▶ **Problem requirements**
Begin with the line containing "Is point (4, 213)" and copy each line exactly through the last line of the entries, inclusive.

* * * * * * * * *

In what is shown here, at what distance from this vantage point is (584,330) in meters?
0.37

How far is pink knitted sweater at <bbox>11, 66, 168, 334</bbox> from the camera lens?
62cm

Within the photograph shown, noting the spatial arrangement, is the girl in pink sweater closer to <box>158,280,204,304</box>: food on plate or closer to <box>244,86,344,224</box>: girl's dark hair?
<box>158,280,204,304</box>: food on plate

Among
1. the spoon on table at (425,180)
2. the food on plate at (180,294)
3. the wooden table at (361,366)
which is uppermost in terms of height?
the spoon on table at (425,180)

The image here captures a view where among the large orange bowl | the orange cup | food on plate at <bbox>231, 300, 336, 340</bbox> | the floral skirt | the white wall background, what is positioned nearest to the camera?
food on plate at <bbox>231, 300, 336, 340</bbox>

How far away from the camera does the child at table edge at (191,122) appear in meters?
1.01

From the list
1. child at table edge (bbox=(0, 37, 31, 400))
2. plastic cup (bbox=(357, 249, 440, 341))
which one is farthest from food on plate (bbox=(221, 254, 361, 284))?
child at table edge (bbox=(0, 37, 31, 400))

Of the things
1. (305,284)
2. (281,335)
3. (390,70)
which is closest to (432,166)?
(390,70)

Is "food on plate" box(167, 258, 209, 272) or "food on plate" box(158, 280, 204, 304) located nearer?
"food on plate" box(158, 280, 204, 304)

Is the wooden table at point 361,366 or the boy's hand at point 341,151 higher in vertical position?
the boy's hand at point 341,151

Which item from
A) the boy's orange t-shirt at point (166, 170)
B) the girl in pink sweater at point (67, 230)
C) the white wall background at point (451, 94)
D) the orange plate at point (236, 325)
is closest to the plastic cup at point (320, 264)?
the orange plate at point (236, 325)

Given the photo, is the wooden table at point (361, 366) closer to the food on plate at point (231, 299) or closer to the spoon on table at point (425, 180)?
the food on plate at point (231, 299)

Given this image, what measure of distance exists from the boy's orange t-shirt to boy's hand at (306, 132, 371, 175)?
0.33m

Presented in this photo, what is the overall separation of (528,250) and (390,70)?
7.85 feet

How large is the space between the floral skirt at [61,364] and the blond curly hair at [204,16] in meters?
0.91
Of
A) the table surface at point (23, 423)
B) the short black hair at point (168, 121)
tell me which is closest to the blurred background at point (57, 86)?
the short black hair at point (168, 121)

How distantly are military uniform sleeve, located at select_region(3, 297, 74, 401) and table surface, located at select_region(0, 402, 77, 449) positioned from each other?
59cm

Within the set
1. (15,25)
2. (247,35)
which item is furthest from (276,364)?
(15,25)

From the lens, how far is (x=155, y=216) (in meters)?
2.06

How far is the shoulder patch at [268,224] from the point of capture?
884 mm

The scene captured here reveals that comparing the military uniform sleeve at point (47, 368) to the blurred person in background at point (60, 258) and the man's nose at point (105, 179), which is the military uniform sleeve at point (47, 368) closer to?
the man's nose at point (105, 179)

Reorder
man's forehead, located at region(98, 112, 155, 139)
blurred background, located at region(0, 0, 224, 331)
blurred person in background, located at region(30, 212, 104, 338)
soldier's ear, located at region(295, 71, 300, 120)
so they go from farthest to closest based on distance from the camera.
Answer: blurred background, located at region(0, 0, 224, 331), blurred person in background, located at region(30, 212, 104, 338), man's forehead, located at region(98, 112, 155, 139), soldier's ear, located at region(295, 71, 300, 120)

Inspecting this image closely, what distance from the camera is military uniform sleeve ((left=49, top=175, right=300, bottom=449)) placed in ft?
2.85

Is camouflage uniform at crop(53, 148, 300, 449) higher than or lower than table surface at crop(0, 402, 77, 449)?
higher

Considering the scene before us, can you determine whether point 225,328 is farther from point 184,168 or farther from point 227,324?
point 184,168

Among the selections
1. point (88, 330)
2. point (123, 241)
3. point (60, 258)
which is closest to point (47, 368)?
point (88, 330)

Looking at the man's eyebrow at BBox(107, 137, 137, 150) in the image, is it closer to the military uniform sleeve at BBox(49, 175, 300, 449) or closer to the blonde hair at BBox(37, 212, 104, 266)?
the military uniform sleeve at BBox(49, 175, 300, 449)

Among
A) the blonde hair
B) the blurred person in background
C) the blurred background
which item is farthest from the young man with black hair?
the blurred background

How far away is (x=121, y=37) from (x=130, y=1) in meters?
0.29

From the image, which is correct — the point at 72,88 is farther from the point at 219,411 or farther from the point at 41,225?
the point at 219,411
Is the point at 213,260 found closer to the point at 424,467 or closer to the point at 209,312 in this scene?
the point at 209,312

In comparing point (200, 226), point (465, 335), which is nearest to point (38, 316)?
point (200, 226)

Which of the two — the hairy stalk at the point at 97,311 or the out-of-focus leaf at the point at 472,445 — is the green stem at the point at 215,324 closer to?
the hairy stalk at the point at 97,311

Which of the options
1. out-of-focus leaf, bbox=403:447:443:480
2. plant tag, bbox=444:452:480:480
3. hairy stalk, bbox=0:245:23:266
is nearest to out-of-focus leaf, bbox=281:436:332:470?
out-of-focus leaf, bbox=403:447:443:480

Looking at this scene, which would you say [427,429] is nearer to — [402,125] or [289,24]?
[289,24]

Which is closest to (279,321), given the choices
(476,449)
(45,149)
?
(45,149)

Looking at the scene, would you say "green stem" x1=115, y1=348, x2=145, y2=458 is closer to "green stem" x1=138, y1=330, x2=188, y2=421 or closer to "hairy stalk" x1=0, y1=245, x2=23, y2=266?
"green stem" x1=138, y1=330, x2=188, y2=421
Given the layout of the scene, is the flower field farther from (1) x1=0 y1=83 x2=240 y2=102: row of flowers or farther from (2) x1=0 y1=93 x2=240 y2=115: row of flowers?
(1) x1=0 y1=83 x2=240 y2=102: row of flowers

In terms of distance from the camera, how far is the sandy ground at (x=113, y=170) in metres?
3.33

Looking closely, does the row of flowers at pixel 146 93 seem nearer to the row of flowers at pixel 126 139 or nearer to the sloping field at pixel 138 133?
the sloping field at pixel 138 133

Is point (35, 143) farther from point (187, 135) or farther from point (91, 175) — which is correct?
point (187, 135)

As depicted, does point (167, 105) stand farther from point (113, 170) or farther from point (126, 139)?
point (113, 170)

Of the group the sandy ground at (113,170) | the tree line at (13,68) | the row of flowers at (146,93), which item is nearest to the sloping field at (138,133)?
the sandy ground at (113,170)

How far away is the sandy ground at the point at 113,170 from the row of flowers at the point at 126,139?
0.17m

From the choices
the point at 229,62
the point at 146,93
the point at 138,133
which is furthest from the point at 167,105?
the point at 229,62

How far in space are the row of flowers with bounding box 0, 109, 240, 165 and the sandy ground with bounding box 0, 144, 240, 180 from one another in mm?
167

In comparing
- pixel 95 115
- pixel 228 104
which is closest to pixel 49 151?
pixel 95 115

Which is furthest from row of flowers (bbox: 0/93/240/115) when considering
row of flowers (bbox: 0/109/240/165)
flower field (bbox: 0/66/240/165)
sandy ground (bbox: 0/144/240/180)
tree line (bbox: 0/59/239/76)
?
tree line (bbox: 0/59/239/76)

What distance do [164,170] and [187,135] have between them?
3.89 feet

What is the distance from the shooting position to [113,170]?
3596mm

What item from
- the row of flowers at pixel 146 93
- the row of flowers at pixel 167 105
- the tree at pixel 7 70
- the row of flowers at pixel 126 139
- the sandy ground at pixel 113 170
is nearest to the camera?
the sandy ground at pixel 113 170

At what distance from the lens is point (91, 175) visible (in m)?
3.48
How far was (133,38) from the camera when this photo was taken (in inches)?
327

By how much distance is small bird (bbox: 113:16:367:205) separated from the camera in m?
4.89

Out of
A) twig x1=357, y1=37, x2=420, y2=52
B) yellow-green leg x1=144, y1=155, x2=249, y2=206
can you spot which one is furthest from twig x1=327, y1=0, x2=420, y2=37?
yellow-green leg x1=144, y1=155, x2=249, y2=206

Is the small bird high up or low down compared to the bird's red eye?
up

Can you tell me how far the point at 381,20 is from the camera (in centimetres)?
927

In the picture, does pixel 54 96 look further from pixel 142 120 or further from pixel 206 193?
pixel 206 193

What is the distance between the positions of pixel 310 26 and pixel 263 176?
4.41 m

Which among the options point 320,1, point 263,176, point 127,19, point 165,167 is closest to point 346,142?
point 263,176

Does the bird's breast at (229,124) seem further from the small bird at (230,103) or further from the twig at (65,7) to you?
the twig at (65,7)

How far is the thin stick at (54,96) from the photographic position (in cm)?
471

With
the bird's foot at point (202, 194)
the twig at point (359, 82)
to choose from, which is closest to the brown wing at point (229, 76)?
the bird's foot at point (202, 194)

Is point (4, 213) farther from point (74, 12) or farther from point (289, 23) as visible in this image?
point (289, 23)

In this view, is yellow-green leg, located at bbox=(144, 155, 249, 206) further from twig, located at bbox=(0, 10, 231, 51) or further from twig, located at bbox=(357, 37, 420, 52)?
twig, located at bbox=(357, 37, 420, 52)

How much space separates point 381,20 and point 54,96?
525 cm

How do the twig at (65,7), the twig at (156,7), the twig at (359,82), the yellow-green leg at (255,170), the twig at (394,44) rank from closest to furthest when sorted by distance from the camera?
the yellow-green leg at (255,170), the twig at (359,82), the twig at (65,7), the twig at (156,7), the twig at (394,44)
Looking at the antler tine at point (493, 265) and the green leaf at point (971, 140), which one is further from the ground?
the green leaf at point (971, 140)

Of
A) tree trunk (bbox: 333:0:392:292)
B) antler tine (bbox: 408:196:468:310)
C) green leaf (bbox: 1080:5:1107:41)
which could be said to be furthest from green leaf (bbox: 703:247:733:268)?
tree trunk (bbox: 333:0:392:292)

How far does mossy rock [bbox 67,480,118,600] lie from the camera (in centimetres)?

* * * * * * * * *

▶ **In response**
Is point (4, 213) farther from point (74, 12) or farther from point (289, 23) as visible in this image?
point (289, 23)

In this view, is yellow-green leg, located at bbox=(144, 155, 249, 206) further from twig, located at bbox=(0, 10, 231, 51) or further from twig, located at bbox=(357, 37, 420, 52)?
twig, located at bbox=(357, 37, 420, 52)

How much space separates point 381,20 and point 54,96?
525 cm

How do the twig at (65,7), the twig at (156,7), the twig at (359,82), the yellow-green leg at (255,170), the twig at (394,44) rank from closest to furthest when sorted by distance from the camera?
the yellow-green leg at (255,170), the twig at (359,82), the twig at (65,7), the twig at (156,7), the twig at (394,44)
Looking at the antler tine at point (493, 265) and the green leaf at point (971, 140), which one is further from the ground?
the green leaf at point (971, 140)

Of
A) tree trunk (bbox: 333:0:392:292)
B) antler tine (bbox: 408:196:468:310)
C) green leaf (bbox: 1080:5:1107:41)
which could be said to be furthest from green leaf (bbox: 703:247:733:268)?
tree trunk (bbox: 333:0:392:292)

How far does mossy rock [bbox 67,480,118,600] lie from the camera (in centimetres)?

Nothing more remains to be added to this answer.